- PROVIDED PASSAGE:
::::

Wednesday, March 18, 2009 | The nationwide recession is manifesting itself in key measurements of San Diego’s technology industry from 2008, which showed much slower growth for the crucial sector of the region’s economy. In one category — venture capital investment — the local decline compared to previous years was significantly larger than those at both the state and national levels.

The fourth quarter of 2008 witnessed 73 tech start-ups in San Diego, less than half the number formed in the fourth quarter of 2007, according to a report by Connect, a local technology industry association. For the year, the number of start-ups decreased by 63, or 17 percent, from 2007.

The number of federal research grants dropped by 46 percent from the third to the fourth quarters in 2008, and the average amount awarded per quarter was down slightly from 2007, according to the Connect report. A bright spot was the number of patent applications, up by 530 region-wide in 2008. But the number of patents granted was down by 11 percent.

“Troubling” was the word University of San Diego economist Alan Gin used to describe the economy that the numbers showed. “With start-ups down, venture capital down and grants down, that does not bode well.”

Over the past two decades the tech industry has become a pillar of the local economy. And the region will need the jobs and investment of a strong tech sector if it is to pull out of the current recession.

Gin and other experts are bothered most by recent data showing a precipitous drop in venture capital investment.

::::

- INPUT DATA:
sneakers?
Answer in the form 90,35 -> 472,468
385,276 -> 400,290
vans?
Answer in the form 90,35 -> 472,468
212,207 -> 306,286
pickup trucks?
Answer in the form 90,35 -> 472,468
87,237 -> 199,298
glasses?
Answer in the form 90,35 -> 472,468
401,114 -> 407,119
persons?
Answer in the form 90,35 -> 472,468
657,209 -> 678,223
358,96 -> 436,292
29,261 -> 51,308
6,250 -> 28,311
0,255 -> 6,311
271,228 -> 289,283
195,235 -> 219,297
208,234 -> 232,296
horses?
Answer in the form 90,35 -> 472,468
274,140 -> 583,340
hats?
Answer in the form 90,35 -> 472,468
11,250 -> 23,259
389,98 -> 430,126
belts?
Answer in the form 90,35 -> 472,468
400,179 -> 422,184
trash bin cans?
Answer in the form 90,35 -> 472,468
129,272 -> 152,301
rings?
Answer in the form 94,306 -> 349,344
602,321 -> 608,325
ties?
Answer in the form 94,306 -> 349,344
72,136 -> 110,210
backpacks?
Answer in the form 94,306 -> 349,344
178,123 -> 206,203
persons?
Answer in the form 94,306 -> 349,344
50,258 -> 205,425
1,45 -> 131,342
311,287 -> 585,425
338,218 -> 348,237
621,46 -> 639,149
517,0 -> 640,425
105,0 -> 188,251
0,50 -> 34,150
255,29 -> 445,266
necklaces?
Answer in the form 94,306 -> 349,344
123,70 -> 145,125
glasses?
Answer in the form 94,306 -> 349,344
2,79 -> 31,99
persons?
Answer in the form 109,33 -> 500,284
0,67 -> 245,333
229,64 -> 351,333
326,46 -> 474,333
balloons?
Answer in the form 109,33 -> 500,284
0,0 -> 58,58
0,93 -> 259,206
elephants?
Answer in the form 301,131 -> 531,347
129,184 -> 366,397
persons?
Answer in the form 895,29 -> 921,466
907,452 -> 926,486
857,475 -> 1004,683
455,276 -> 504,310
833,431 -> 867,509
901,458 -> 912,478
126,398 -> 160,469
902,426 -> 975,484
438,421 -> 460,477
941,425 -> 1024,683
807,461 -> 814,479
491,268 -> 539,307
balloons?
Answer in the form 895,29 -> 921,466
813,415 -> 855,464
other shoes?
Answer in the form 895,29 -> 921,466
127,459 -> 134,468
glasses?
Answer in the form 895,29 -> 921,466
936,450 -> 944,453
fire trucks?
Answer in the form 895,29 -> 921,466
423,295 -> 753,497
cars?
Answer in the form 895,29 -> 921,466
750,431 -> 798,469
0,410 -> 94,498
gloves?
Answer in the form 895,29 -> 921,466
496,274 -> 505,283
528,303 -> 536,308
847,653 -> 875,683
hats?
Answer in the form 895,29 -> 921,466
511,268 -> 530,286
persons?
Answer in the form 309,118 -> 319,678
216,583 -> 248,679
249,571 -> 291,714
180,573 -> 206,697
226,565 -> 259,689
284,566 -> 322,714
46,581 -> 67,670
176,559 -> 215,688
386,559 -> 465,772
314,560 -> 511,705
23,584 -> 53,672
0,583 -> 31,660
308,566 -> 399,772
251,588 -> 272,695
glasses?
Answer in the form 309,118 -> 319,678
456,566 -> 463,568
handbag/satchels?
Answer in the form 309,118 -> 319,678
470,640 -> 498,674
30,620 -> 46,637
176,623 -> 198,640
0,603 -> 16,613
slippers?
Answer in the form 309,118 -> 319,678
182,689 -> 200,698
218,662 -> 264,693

::::

- YOUR TASK:
Carry on the article about San Diego's tech sector in the 2008 recession, starting after its final sentence. The records have nothing to do with the article and are kept apart from it.

- EXERCISE RESPONSE:
Venture investment into San Diego metro area companies declined by 57 percent from fourth quarter 2007 to fourth quarter 2008, according to Dow Jones VentureSource. And the yearly total of venture funding locally dropped from $1.91 billion in 2007 to $1.44 billion (or 40 percent) in 2008.

Meanwhile, the year-over-year decrease in venture funding statewide was just 1 percent, and nationally it was 8 percent. San Diego’s numbers are worse, say experts, because venture capitalists lost almost all interest in biotechnology companies, which dominate the local tech economy.

“It just dried up,” said Adam Wade, a communications manager for Dow Jones, of investment in biotech. “The last six months of the year was really quiet for San Diego in that area.”

The standard reason given for the waning interest is that initial public stock offerings are no longer happening, and IPOs have traditionally been the way venture firms can cash in their initial investments in a biotech start-up.

“There is no exit,” said Connect CEO Duane Roth, who has said that the days of venture capitalists being able to turn a relatively quick buck by taking a company public are over. “Now you have to take this baby all the way until it reaches profitability, or is acquired. That is a different calculation.”

And one that very few seemed willing to make in 2008. The number of venture financings in San Diego went from 16 in the fourth quarter of 2007 to five in the fourth quarter of 2008, according to the Dow Jones data.

However, Roth said, the harsh realities of the IPO market do not mean that funding innovation is dead in San Diego — it is just being reinvented. He says a new paradigm that spreads the risk of a start-up among more players is already taking shape. “I think the next quarter is going to be better,” Roth said.

Others say venture capitalists will be interested again in biotech start-ups once the financial crisis passes, especially since large pharmaceutical companies are likely to increase their acquisitions of biotech in the coming years to restock their shrinking pipelines of drugs.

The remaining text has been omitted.